NLP Semantics Timeline

1990 static word embeddings
2003 neural language models
2008 multi-task learning
2015 attention
2017 transformer
2018 trainable contextual word embeddings + large scale pretraining
2019 prompt engineering

Motivating Attention

Given a sequence of embeddings: \(x_1, x_2, …, x_{n}\)

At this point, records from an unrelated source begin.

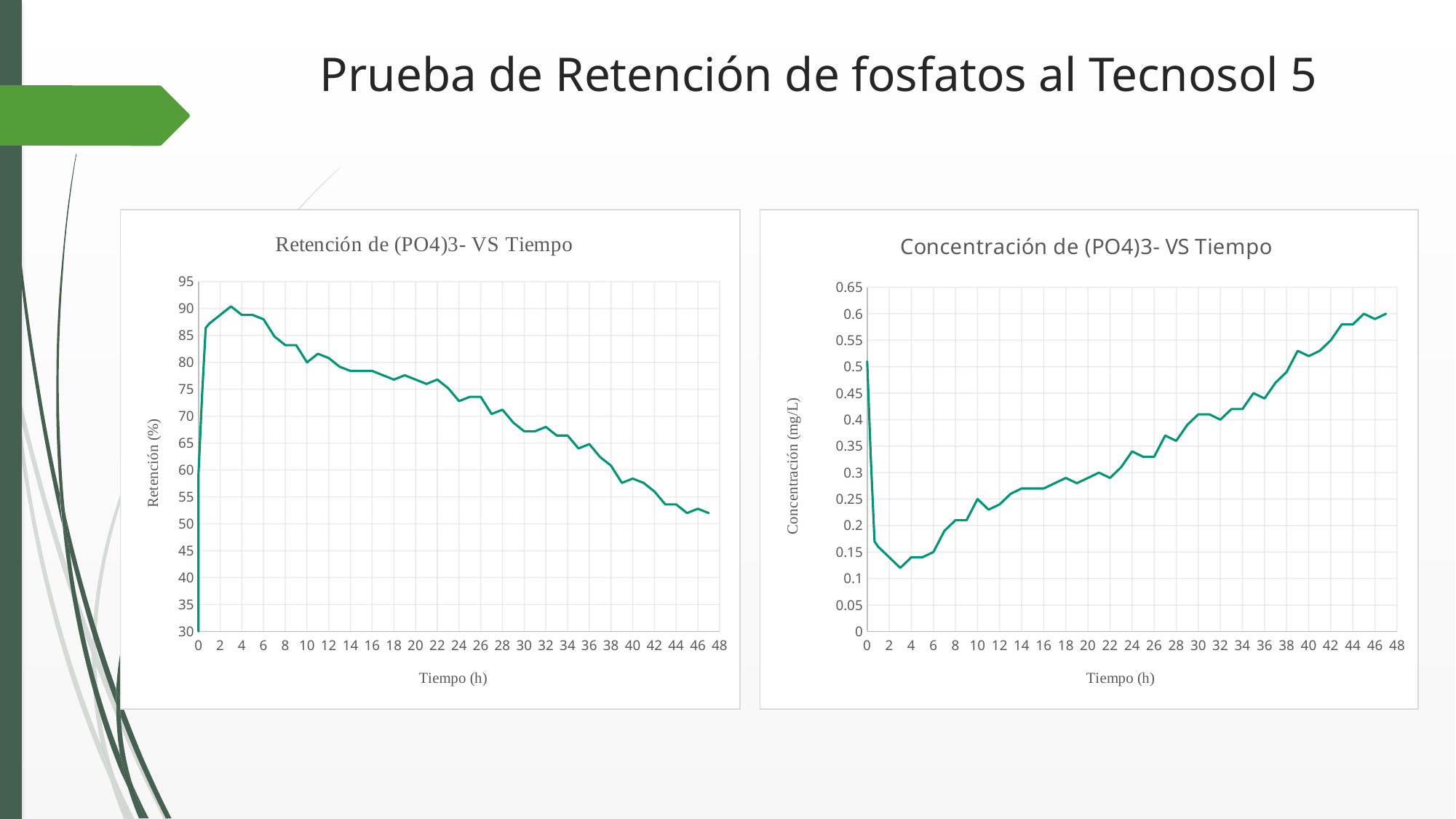
In the right chart 'Concentración de (PO4)3- VS Tiempo', is the concentration at 40 h greater or less than 0.5? greater What kind of chart is the left chart titled 'Retención de (PO4)3- VS Tiempo'? line chart In the right chart 'Concentración de (PO4)3- VS Tiempo', is the concentration at 46 h greater or less than 0.55? greater In the left chart 'Retención de (PO4)3- VS Tiempo', is the retention value at 30 h greater or less than 70? less What is the x-axis label of the left chart 'Retención de (PO4)3- VS Tiempo'? Tiempo (h) In the left chart 'Retención de (PO4)3- VS Tiempo', do the retention values rise or fall between 6 h and 47 h? fall What is the y-axis label of the right chart 'Concentración de (PO4)3- VS Tiempo'? Concentración (mg/L) What kind of chart is the right chart titled 'Concentración de (PO4)3- VS Tiempo'? line chart In the right chart 'Concentración de (PO4)3- VS Tiempo', do the concentration values rise or fall between 4 h and 47 h? rise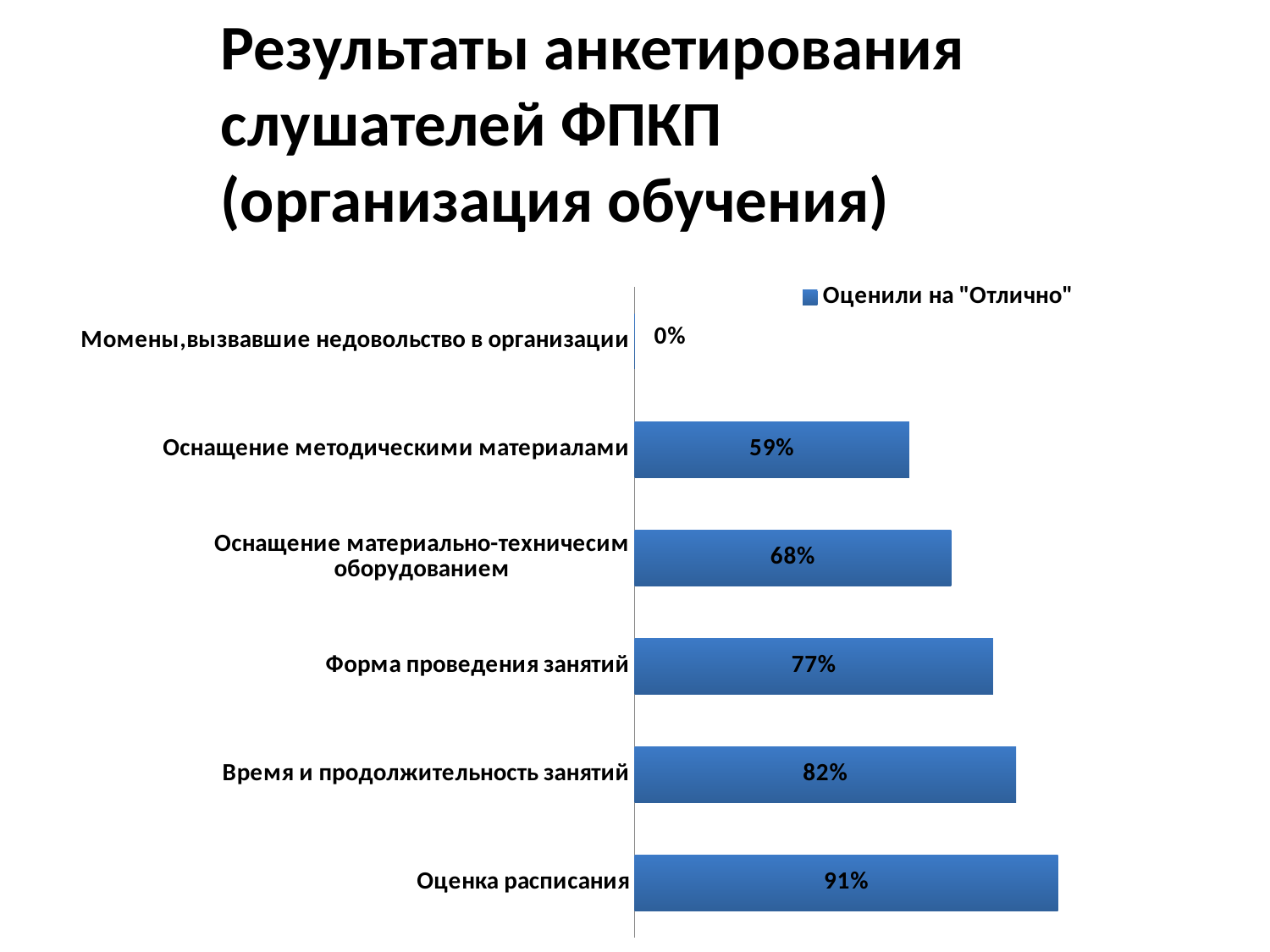
How many categories are shown in the chart? 6 What is the value for "Форма проведения занятий"? 77% What is the value for "Оснащение методическими материалами"? 59% What is the difference between the values for "Оценка расписания" and "Оснащение методическими материалами"? 32% What type of chart is shown on the slide? Bar chart What is the value for "Моменты, вызвавшие недовольство в организации"? 0% What series name does the legend show? Оценили на "Отлично" What is the value for "Время и продолжительность занятий"? 82% What is the value for "Оценка расписания"? 91% Which category has the lowest value? Момены,вызвавшие недовольство в организации Which is larger: the value for "Оснащение материально-техническим оборудованием" or the value for "Форма проведения занятий"? Форма проведения занятий Which category has the highest value? Оценка расписания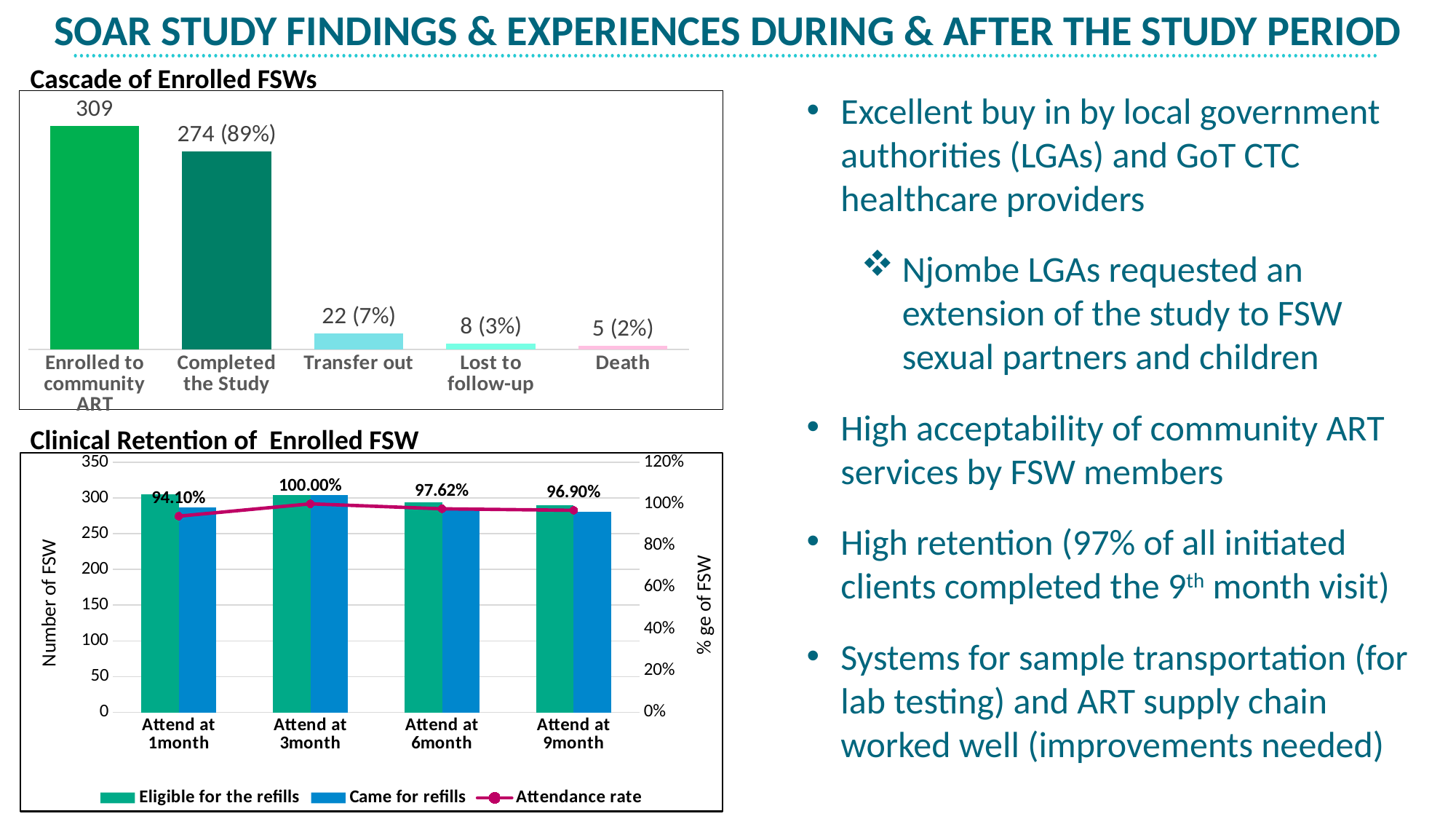
In the 'Clinical Retention of Enrolled FSW' chart, which time point has the lowest attendance rate? Attend at 1month In the 'Cascade of Enrolled FSWs' chart, what is the data label for 'Completed the Study'? 274 (89%) In the 'Cascade of Enrolled FSWs' chart, which category has the lowest value? Death In the 'Cascade of Enrolled FSWs' chart, what is the difference between 'Enrolled to community ART' and 'Completed the Study'? 35 In the 'Clinical Retention of Enrolled FSW' chart, is the 'Came for refills' value at 'Attend at 1month' greater or less than 250? greater In the 'Clinical Retention of Enrolled FSW' chart, how many series does the legend list? 3 In the 'Cascade of Enrolled FSWs' chart, how many categories are shown? 5 In the 'Cascade of Enrolled FSWs' chart, what is the data label for 'Transfer out'? 22 (7%) In the 'Clinical Retention of Enrolled FSW' chart, what is the attendance rate at 'Attend at 1month'? 94.10% In the 'Clinical Retention of Enrolled FSW' chart, what is the attendance rate at 'Attend at 3month'? 100.00% In the 'Cascade of Enrolled FSWs' chart, which is larger: 'Lost to follow-up' or 'Death'? Lost to follow-up In the 'Cascade of Enrolled FSWs' chart, what is the value for 'Enrolled to community ART'? 309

For each \(x_{i}\), the goal of attention is to produce a new embedding of each \(x_{i}\) named \(a_{i}\) based its dot product similarity with all other words that are before it.

Let’s define:

\begin{equation} score(x_{i}, x_{j}) = x_{i} \cdot x_{j} \end{equation}

Which means that we can write:

\begin{equation} a_{i} = \sum_{j \leq i}^{} \alpha_{i,j} x_{j} \end{equation}

where:

\begin{equation} \alpha_{i,j} = softmax \qty(score(x_{i}, x_{j}) ) \end{equation}

The resulting \(a_{i}\) is the output of our attention.

Attention

From the above, we call the input embeddings \(x_{j}\) the values, and we will create a separate embeddings called key with which we will measure the similarity. We call the word we want the target new embeddings for the query (i.e. \(x_{i}\) from above).